## WORK TO BE COMPLETED
Convert the part of the listing below into a Markdown table with the columns "Row" and "Entry", numbering each row and skipping blank lines. Begin at the line that contains "What is the span" and end after the line that contains "7484 millimetres".

## TASK INPUTS
begin

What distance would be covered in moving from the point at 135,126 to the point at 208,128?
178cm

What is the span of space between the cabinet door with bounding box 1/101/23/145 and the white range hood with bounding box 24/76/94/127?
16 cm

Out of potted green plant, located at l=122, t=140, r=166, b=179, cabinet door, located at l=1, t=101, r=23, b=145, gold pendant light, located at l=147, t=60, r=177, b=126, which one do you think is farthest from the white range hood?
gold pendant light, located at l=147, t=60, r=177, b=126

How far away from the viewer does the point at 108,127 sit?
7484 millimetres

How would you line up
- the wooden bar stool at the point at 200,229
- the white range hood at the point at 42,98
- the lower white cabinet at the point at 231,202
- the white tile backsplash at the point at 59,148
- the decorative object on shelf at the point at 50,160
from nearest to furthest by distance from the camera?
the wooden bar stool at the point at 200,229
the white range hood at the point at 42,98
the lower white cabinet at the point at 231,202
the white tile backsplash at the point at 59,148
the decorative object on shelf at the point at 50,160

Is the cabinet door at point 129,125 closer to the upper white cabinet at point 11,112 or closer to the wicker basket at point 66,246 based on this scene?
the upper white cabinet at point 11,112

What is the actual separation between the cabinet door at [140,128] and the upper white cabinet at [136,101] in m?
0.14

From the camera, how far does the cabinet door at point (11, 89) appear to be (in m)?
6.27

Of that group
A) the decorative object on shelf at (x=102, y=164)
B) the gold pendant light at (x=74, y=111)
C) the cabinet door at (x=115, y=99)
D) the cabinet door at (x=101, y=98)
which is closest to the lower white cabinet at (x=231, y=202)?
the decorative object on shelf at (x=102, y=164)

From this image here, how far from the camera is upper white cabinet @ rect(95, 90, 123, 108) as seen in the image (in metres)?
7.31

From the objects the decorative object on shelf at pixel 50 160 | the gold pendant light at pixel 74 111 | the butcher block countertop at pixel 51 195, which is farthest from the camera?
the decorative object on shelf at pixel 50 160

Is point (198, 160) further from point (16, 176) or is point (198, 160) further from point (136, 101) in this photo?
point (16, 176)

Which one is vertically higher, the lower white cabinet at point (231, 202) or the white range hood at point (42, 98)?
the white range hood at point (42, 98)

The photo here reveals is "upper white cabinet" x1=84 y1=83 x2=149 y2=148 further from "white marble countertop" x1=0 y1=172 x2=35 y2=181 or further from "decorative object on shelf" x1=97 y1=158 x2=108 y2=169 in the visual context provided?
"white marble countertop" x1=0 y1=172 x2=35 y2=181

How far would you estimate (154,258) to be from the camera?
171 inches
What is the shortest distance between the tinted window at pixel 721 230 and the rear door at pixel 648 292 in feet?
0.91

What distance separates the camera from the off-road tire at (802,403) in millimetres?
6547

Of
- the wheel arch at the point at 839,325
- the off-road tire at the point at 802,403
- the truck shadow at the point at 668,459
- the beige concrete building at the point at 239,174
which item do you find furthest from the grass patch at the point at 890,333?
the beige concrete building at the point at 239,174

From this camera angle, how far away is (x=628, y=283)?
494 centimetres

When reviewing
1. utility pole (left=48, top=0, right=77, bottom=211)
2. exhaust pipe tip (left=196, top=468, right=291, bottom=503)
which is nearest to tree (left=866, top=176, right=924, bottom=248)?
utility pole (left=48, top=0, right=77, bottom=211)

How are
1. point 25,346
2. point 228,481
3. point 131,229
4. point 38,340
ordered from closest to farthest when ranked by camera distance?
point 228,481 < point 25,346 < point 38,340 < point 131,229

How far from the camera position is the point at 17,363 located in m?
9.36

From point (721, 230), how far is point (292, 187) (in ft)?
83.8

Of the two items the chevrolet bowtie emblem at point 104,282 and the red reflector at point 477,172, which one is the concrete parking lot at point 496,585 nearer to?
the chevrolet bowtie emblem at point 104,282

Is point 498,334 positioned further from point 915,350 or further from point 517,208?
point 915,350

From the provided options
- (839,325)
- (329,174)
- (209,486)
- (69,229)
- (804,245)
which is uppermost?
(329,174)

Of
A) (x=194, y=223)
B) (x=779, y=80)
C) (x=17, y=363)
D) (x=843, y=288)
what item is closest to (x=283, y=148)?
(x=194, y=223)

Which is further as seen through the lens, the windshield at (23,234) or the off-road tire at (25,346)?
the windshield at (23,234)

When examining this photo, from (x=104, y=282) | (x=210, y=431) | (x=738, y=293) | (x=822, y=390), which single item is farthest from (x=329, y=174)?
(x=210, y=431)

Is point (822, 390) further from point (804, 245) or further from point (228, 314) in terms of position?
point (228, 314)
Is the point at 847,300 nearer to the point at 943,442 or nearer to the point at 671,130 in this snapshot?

end

## COMPLETE OUTPUT
| Row | Entry |
|---|---|
| 1 | What is the span of space between the cabinet door with bounding box 1/101/23/145 and the white range hood with bounding box 24/76/94/127? |
| 2 | 16 cm |
| 3 | Out of potted green plant, located at l=122, t=140, r=166, b=179, cabinet door, located at l=1, t=101, r=23, b=145, gold pendant light, located at l=147, t=60, r=177, b=126, which one do you think is farthest from the white range hood? |
| 4 | gold pendant light, located at l=147, t=60, r=177, b=126 |
| 5 | How far away from the viewer does the point at 108,127 sit? |
| 6 | 7484 millimetres |